WHAT TO PRODUCE
Comb the records below for the string "Turdus" and copy each line where it turns up.

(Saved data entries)
..........

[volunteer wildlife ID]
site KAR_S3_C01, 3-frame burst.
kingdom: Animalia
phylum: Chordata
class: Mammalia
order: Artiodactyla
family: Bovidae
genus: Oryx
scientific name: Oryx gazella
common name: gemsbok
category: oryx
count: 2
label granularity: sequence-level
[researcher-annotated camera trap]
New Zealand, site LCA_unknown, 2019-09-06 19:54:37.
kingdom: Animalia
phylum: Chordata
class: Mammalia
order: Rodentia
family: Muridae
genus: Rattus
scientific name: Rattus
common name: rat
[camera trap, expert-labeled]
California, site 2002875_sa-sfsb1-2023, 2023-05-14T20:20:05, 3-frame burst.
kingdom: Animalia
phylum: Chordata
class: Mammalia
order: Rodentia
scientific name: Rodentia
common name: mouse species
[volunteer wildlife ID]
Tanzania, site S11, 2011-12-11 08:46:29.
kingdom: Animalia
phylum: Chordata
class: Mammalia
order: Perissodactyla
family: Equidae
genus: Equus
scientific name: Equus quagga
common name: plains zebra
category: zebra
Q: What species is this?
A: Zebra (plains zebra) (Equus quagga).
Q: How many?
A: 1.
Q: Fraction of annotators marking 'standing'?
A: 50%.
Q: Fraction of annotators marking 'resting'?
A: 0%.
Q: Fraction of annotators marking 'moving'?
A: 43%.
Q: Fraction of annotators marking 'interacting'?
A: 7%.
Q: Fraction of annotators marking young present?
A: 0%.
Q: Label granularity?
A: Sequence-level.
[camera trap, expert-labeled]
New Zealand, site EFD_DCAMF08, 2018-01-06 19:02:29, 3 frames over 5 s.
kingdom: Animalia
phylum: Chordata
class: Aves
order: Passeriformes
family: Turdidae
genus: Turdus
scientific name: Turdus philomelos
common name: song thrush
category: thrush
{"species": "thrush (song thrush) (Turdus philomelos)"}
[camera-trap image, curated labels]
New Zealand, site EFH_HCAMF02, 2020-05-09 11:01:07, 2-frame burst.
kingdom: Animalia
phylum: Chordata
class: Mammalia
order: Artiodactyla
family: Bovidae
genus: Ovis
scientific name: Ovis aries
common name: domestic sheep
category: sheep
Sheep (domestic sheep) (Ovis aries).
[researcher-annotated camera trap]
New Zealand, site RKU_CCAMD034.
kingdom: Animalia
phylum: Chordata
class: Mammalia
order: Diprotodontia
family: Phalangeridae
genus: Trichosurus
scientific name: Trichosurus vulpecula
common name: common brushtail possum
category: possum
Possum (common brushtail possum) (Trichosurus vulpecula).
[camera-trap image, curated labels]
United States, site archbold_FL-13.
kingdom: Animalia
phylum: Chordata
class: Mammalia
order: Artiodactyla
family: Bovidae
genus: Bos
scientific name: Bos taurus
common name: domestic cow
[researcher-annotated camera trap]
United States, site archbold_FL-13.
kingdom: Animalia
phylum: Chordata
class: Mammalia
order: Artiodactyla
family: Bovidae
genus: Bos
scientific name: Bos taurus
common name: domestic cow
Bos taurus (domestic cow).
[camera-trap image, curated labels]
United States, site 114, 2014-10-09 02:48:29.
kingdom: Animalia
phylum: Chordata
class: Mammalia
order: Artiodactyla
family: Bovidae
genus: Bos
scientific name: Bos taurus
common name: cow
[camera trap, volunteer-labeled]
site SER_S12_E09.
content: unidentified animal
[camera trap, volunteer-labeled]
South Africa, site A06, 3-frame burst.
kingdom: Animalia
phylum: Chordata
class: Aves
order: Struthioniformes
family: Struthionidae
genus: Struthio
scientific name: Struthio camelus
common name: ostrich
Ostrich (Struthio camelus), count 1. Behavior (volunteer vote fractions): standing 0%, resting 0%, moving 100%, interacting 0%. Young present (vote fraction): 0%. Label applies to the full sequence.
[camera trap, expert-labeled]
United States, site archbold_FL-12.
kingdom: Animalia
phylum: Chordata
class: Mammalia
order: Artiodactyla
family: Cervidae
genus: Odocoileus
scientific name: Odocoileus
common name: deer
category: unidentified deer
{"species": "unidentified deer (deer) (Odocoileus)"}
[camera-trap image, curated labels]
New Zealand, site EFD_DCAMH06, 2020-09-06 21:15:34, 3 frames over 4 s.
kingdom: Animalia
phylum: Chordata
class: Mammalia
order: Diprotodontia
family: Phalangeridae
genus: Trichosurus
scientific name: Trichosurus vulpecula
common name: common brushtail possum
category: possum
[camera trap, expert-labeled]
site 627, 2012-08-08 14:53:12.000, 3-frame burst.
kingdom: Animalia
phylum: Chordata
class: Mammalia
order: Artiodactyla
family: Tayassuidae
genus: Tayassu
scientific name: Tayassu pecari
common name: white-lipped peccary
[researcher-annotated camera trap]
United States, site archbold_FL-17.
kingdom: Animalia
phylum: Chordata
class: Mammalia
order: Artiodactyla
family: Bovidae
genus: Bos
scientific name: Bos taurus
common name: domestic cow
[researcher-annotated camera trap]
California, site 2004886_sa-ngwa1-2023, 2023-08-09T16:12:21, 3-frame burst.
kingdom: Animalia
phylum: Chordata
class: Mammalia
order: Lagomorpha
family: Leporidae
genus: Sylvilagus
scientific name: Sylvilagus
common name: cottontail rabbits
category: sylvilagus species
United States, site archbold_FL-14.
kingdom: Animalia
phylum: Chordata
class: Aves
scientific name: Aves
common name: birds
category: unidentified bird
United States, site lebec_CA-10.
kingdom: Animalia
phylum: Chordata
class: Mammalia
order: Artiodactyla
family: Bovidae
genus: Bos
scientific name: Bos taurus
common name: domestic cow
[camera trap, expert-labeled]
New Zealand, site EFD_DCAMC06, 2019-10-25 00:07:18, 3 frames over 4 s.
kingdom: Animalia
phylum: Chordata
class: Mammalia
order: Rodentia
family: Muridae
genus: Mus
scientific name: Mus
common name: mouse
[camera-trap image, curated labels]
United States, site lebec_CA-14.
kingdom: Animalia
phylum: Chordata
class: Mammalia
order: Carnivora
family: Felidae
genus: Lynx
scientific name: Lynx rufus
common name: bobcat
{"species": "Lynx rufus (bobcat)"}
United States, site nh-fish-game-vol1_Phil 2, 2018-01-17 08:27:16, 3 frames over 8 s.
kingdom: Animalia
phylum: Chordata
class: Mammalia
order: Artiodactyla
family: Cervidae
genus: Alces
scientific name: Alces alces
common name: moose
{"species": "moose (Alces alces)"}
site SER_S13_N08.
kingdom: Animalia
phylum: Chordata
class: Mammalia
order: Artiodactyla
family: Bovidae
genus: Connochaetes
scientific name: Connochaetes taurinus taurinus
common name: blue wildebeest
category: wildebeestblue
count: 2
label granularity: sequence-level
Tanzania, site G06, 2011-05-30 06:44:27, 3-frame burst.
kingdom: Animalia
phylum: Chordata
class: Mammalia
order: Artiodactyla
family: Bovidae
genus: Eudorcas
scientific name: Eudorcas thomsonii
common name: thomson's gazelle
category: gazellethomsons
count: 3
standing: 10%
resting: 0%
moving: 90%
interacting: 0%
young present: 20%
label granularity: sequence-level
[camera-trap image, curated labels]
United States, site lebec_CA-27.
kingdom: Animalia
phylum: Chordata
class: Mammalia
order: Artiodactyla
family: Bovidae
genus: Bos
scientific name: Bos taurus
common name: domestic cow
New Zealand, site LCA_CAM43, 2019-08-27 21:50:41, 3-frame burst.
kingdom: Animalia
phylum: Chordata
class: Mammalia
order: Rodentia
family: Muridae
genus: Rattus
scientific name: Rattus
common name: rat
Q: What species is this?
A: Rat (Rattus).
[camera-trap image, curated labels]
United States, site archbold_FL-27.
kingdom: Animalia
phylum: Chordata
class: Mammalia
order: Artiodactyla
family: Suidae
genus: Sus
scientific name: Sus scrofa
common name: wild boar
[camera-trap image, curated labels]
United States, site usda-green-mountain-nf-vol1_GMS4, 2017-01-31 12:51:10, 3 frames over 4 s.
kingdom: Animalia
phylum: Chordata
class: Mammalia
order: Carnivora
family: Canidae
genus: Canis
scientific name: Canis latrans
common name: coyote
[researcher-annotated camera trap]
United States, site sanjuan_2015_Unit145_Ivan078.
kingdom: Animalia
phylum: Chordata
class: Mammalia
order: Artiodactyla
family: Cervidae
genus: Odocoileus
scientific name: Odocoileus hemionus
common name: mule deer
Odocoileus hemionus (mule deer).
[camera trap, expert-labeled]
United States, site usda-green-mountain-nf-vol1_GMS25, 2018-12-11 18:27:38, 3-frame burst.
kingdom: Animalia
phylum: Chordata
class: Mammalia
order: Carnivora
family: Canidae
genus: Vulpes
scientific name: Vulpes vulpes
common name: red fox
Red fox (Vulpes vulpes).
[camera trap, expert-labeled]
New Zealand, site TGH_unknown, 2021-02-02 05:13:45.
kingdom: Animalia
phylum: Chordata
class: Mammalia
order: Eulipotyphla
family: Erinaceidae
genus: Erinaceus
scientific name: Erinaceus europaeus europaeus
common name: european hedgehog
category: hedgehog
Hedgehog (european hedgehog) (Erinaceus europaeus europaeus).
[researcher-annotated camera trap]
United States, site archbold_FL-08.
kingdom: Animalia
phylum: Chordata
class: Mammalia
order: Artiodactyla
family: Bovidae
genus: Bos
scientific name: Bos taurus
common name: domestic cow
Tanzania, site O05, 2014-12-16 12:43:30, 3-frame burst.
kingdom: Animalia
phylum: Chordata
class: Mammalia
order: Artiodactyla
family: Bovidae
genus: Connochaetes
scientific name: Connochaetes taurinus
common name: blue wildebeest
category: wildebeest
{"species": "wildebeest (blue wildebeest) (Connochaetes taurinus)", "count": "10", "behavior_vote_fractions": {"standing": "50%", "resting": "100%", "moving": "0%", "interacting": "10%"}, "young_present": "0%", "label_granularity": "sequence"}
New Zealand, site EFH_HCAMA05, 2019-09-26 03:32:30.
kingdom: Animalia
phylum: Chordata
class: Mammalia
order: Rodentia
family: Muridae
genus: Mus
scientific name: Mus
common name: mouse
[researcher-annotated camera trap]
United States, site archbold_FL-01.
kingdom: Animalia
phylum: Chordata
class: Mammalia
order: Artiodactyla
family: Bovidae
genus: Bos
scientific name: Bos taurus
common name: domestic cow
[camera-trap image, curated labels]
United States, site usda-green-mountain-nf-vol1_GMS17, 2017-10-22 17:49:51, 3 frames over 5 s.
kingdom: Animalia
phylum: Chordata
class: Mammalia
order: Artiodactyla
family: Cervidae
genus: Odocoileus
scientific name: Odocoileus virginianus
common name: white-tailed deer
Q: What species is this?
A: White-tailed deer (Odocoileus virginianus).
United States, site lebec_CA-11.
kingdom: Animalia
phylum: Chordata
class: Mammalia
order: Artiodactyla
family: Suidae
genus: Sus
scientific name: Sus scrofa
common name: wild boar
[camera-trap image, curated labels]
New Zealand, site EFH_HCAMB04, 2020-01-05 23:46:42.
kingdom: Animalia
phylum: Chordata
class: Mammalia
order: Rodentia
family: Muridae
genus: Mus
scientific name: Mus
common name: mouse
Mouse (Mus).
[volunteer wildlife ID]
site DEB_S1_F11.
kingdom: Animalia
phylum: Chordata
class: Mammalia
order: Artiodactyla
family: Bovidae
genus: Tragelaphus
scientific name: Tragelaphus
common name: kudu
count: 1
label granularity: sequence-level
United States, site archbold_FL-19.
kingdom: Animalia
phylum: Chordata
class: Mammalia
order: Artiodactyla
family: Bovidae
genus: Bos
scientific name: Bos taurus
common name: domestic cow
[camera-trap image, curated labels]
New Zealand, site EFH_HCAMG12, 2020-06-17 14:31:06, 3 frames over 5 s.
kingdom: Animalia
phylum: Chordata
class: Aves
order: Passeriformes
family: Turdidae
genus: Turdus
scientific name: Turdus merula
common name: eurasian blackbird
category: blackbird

..........

EXPECTED ANSWER
genus: Turdus
scientific name: Turdus philomelos
{"species": "thrush (song thrush) (Turdus philomelos)"}
genus: Turdus
scientific name: Turdus merula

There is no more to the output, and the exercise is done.